[WHAT YOU WILL DO]
In the part of the material that opens with the line containing "Which is it" and closes with the end of the material, swap "further" for "farther" and leave everything else unchanged. Give only those lines back, without the pictures.

----

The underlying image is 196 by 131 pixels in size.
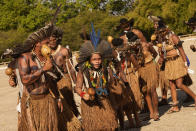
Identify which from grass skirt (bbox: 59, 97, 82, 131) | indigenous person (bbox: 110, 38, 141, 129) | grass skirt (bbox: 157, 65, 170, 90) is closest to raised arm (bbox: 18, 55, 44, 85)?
grass skirt (bbox: 59, 97, 82, 131)

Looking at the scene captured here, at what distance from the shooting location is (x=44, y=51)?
429 cm

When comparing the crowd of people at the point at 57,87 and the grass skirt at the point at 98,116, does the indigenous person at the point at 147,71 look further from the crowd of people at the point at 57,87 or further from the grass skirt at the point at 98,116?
the grass skirt at the point at 98,116

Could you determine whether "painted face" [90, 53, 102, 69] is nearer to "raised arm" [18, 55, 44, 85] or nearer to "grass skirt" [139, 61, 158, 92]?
"raised arm" [18, 55, 44, 85]

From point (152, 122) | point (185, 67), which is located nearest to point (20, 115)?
point (152, 122)

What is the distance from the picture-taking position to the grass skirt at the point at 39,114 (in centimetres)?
465

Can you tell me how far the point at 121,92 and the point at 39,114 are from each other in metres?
1.39

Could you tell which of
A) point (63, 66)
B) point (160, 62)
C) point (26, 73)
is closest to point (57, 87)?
point (26, 73)

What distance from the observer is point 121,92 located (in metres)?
5.39

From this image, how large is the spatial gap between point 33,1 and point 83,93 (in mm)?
50379

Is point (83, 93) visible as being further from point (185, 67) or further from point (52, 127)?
point (185, 67)

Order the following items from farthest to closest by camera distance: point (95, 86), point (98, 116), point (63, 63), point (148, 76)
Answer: point (148, 76) < point (63, 63) < point (95, 86) < point (98, 116)

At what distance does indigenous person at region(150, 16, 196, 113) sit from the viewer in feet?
23.4

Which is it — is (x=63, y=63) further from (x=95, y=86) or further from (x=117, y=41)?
(x=95, y=86)

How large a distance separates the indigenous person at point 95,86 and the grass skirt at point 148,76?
216 centimetres
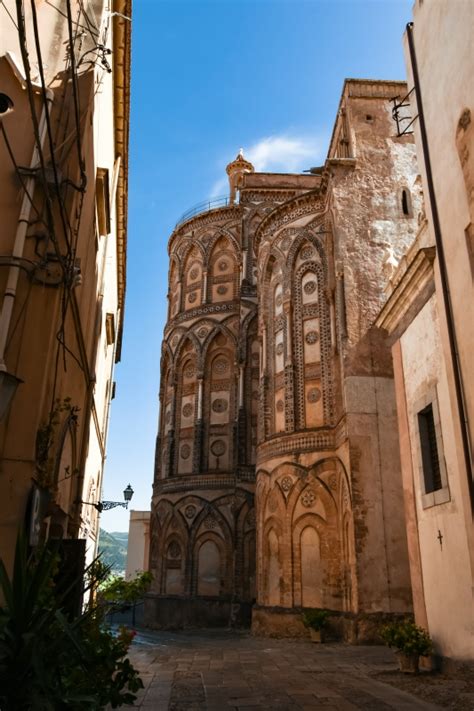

----

[ANSWER FOR THIS EXERCISE]
Which is it — is (x=63, y=63) farther from (x=95, y=86) or farther from (x=117, y=41)?
(x=95, y=86)

How large a distance separates the indigenous person at point 95,86 and the grass skirt at point 148,76?
216 centimetres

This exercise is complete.